Care management for foreign children, adolescents, young adults with cancer, and their families.

BACKGROUND: Little is known about care management for foreign patients in pediatric oncology in European centers. We aimed to describe care given to children, adolescents, and young adults who came to France for cancer treatment, and to determine whether their geographical origin had an influence on decision making. PROCEDURE: We conducted a monocentric retrospective study on all foreign patients aged 0-25 years and hospitalized for at least one night in Institut Curie (Paris, France) from 2009 to 2013. We analyzed the potential advantages of receiving treatment in France as well as their social and familial consequences. RESULTS: A total of 93 foreign patients' files were retrieved. Most of these patients came from Africa (70%). In accord with the specific expertise of the institution, retinoblastoma was the most frequent tumor type (39%). An antitumor treatment had already been administrated in the native country in 44% of patients. We considered that 66% of patients received a significant medical advantage from care in our institution.
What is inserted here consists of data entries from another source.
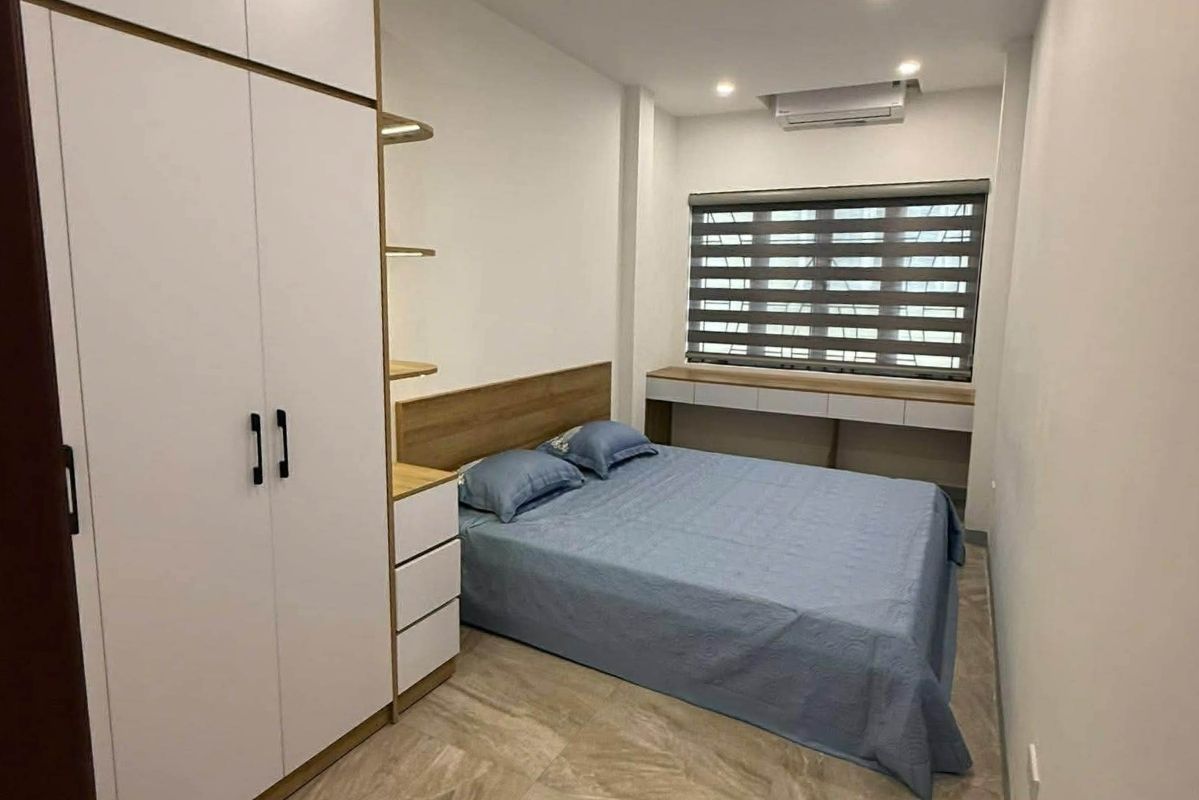 Diện tích chưa đến 20m2 nhưng chủ nhà chú trọng đầu tư nội thất khiến giá nhà tăng vọt. Ảnh: Thanh Bình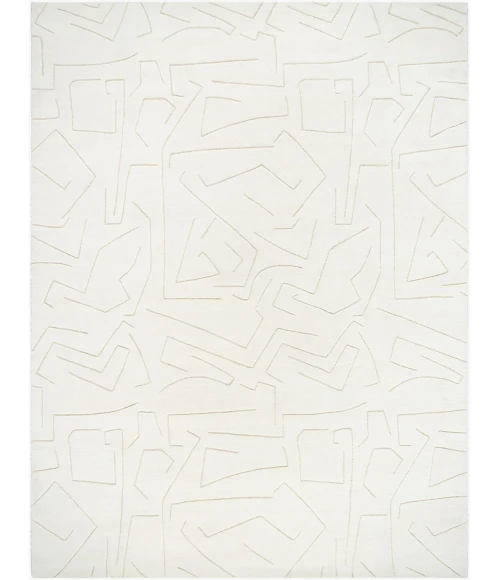 Livabliss Portobello Ivory PBO-2312 9 ft. X 12 ft. Rect. Rug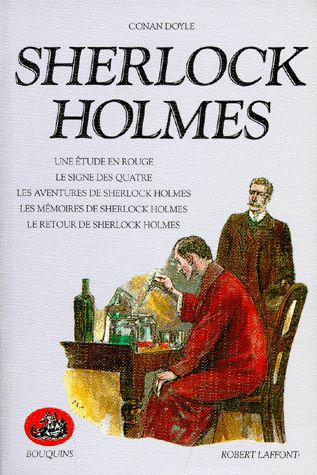 Sherlock Holmes. Vol. 1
The treatment provided in France was considered impossible in the native country in 44% of cases. The social and familial impact on the patients' families was high (59%). Almost all patients (96%) received the treatment that would have been proposed to their French counterparts. CONCLUSIONS: There were notable medical advantages for foreign patients who come to France for their oncologic treatment despite important familial consequences. Patients' geographical origin did not have an influence on medical decisions.